Texte source
Ça va rugir vert au zoo de Thoiry !

L'unité de Thoiry injecte du biométhane dans le réseau de GRDF depuis septembre 2018.

Publié le 02/07/2017

7 min

Publié le 02/07/2017

Temps de lecture : 7 min 7 min

La première pierre de l’unité de production et d’injection de biométhane du parc zoologique de Thoiry en Île-de-France a été posée le 20 avril dernier. Ce projet inédit en France permettra au zoo de valoriser ses déchets organiques produits sur le site et de produire une énergie 100 % renouvelable. Reportage.

Données brutes
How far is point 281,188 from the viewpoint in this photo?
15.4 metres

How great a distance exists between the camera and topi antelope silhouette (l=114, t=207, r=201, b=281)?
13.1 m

Tâches à réaliser
a) Citez l'article sur le zoo de Thoiry en commençant par « Temps de lecture » et en poursuivant jusqu'à « 100 % renouvelable. Reportage. ».
b) Relevez toutes les dates mentionnées dans l'article sur le zoo de Thoiry, en ne donnant chacune qu'une fois.

Solutions par tâche
a)
Temps de lecture : 7 min 7 min

La première pierre de l’unité de production et d’injection de biométhane du parc zoologique de Thoiry en Île-de-France a été posée le 20 avril dernier. Ce projet inédit en France permettra au zoo de valoriser ses déchets organiques produits sur le site et de produire une énergie 100 % renouvelable. Reportage.

b) septembre 2018 ; 02/07/2017 ; 20 avril